▶ Task to carry out:
Every picture is to be removed, and all the data is to be copied exactly.

══ Supplied information

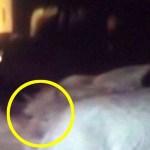 Abuela británica asegura estar siendo acosada por el fantasma del Monje Negro, y tiene un vídeo que lo demuestra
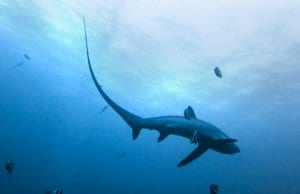 Thresher Shark in relatively shallow watersPhoto by: Rafn Ingi Finnsson//creativecommons.org/licenses/by-nc-sa/2.0/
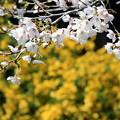 平成最後の春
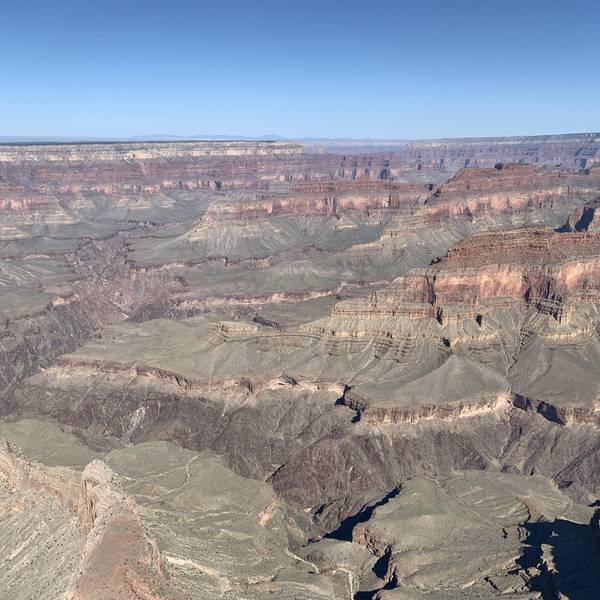 Grand Canyon Iris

════

▶ Solved exercise:
 Abuela británica asegura estar siendo acosada por el fantasma del Monje Negro, y tiene un vídeo que lo demuestra
 Thresher Shark in relatively shallow watersPhoto by: Rafn Ingi Finnsson//creativecommons.org/licenses/by-nc-sa/2.0/
 平成最後の春
 Grand Canyon Iris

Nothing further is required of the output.